И он обвёл ладонями карту. И отметил опасливый взгляд перса на правую. Ничего себе, как его зацепила эта хохма с огнём. Хотя, брат Сильвестр в тот раз тоже вполне проникся. А ещё говорят, что снаряд два раза в одну воронку никогда не попадает.


— Я предлагаю обмен. Мне нужны земли от устья Куры в Хвалынском море вот досюда, — Всеслав ткнул пальцем, не глядя в карту. Но точно попав туда, куда целился. — Взамен я предлагаю подумать о том, чтобы вашими стали Смирна, Эфес и всё остальное, что с этой стороны.

— А пролив? — пискнул, неожиданно, Абрам. Но прямо видно было, что данные обстоятельства, ломавшие при нём его же карту мира, требовали конкретики. Всеслав тяжело глянул на торговца, подняв чуть левую бровь.

— Он несдержан, прости его, княже. Несдержан, но прав. А пролив? — собрался-таки наконец до нужной степени звездочёт.

— Я предлагаю оседлать его вместе. Это на коне стыдно ездить вдвоём, как нищие европейские рыцари. А Босфор — слишком большой, ретивый и дорогой конь. Я предлагаю брату Алп-Арслану восточное побережье. Себе же возьму западное. И, думаю, будет вполне разумно договориться сразу о беспошлинной торговле и бесплатной швартовке и хранении грузов на землях и в портах друг друга.

— Щедрое предложение, — скривился совсем уж отошедший от потрясения перс.

— Более чем, учитывая то, что я говорю не только о Боспоре, — и Всеслав сделал гораздо более широкий жест над картой. И, как и в случае с Глебом на тренировке этих переговоров, стало прям слышно, как защелкали счёты в голове звездочёта.

— Да, я понимаю, что обмен кажется не равноценным. Да, ваши торговцы получат доступ к рынкам, на которых не бывали никогда. Но меня, я не стану скрывать этого, уважаемый Абу, интересует империя Сун и её товары. И, пожалуй, больше их, возможность продавать туда наши. Земля наша велика и обильна… и нема́ куда гро́ши девать, — неожиданно завершил фразу Чародей, сплясав вприсядку на наследии монаха Нестора, будущего автора «Повести временных лет».

— Ты предлагаешь… разделить на две части Византийскую империю? — голосом разума и здравого смысла спросил он. У Чародея.

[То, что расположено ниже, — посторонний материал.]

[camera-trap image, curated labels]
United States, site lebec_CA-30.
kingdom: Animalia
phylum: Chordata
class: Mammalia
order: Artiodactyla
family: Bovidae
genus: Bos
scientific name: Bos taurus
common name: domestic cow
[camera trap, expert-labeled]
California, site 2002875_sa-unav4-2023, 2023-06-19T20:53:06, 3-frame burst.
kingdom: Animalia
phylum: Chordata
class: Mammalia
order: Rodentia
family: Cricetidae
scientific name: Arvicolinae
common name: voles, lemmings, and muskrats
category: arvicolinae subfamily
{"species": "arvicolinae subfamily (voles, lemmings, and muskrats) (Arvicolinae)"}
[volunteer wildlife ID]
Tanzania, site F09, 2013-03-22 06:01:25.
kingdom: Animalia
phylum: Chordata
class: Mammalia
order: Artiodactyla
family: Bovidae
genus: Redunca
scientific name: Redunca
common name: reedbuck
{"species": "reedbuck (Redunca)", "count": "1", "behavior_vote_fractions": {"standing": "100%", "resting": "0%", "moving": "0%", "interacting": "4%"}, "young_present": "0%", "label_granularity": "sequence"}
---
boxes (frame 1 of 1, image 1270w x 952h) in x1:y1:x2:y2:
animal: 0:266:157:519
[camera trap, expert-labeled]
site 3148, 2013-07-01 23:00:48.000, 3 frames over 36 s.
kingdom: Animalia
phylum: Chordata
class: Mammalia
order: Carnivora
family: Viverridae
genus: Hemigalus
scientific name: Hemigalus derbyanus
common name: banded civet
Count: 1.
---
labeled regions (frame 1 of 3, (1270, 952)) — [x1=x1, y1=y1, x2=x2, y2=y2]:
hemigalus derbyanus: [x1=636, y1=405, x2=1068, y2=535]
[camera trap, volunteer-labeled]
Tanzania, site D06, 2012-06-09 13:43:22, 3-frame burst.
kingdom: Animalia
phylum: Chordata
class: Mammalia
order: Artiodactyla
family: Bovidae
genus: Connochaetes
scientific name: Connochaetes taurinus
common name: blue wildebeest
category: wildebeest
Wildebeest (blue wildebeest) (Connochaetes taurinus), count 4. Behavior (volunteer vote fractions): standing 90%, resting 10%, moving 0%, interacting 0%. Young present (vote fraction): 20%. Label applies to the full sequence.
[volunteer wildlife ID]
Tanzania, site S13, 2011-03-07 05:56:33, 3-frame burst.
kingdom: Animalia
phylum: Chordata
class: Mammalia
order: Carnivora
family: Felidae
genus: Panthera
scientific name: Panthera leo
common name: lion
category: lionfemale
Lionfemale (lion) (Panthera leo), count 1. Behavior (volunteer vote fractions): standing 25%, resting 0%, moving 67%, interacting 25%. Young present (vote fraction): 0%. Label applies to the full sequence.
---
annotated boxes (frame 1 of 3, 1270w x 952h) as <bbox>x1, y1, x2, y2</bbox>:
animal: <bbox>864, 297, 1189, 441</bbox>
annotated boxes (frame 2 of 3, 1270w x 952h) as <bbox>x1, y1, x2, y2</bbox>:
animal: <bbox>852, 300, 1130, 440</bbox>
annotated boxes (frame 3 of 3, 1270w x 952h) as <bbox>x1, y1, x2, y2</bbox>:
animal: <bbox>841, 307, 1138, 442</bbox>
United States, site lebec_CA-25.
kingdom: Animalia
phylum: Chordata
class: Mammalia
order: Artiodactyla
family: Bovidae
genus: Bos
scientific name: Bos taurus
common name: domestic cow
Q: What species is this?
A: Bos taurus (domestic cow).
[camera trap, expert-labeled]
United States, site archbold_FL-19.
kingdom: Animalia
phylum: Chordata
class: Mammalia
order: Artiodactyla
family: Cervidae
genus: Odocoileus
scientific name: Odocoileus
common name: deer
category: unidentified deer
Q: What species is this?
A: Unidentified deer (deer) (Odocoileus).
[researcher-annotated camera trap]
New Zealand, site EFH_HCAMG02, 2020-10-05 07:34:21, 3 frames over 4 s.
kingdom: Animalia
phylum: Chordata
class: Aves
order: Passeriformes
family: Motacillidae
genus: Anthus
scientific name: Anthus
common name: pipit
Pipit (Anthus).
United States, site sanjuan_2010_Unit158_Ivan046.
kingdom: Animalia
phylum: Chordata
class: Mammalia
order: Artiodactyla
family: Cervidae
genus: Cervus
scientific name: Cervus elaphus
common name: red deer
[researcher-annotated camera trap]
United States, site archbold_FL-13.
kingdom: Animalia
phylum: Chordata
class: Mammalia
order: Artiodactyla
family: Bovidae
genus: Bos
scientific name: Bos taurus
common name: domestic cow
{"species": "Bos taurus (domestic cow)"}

— Я не предлагаю. Я настоятельно рекомендую. У меня есть семь задумок о том, как взять эти земли без помощников. Но ты очень верно сказал, уважаемый. Шире рта не откусишь, — чуть поклонился снова великий князь звездочёту. Давая понять, что первый разговор шёл вовсе не о планах султана захватить Византию.

— Ты настолько уверен в своих силах? — на этот раз деду не хватило, видимо, ни сил, ни выдержки на сарказм.

— Полностью. В зависимости от выбранной задумки меняется только срок её исполнения и доля потерь моих воинов. Ну, и золота ещё, но его я не считаю, от чего постоянно плачет Абрам, — улыбнулся Всеслав.

— Ты говорил о стране, радующейся дешёвой соли… Правильно ли я понял тебя? — скорее лицом, чем голосом, обозначил вопросительную интонацию гость.

— Да, ты понял верно. Пока простой люд радуется несбыточному, а владетельные люди заняты тем, чтобы возвратить свой прибыток, в Византии заканчивается хлеб. Зерно. Любое, — пояснил спокойно Всеслав.

— Как? — лаконично удивился перс.

— Совсем, — не менее лаконично ответил великий князь. И пояснил, снизойдя, — мои друзья, братья Контарини, продулись в шахматы Глебу, моему второму сыну. И проспорили.

— Чего? — не вполне дипломатично переспросил звездочёт.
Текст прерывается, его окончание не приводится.